The straight-A student in honors/AP classes is exactly why that is happening. Before the first day of school, my family was flat-out told I would be expected to spend substantially more time doing homework.

I am doubtful about the benefit as well. Mainly, it ignores the fact that the smarter kids can do more / more advanced work in the same time. It seems like a way to show how rigorous a program is without demonstrating much benefit. On the other hand, those classes usually carry some extra prestige when applying for college, and recognition usually requires superior accomplishment at some level.

So, the demands aren't going to change. She will work just as hard in college. My advice would be to understand why she is taking such a heavy course load.
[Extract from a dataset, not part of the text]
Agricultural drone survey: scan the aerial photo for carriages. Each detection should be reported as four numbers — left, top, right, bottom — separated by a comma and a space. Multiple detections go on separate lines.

If she doesn't like it, and you don't perceive a benefit (such as getting into a better college or earning AP credits) peraps you can consider taking less demanding courses (enough to keep her challenged, but not so much as to be overly burdensome).

In my H.S. days there were five levels of classes in many disciplines - from basic, through "standard", up to honors AP. There is plenty of choice to hit that sweet spot for a given student.


----------



## DTO

married tech said:


> My mother was a special needs worker as well and my dad does schools financial budgets so yea believe me I have heard everything in detail about how who gets treated and at what ultimate expense it is to the majority.
> 
> Both were of very strong opinions that if how much money, work and resources went into the minority of the students at the expense of the majority getting people pay school taxes would be impossible or at least how schools are required to spend their money and how much on who would be substantially changed.
> 
> It might not seem fair to the special needs kids and their parents but it would be putting the needs of the many over the needs of the few by simply bringing the per student expenditures down to a level and more equal playing field.
> 
> It's not that the special needs kids would get left behind as so much as they would be taken out of public school and placed in dedicated schooling systems where 100% of their budget faculty and facilities are set up to work properly with those kids.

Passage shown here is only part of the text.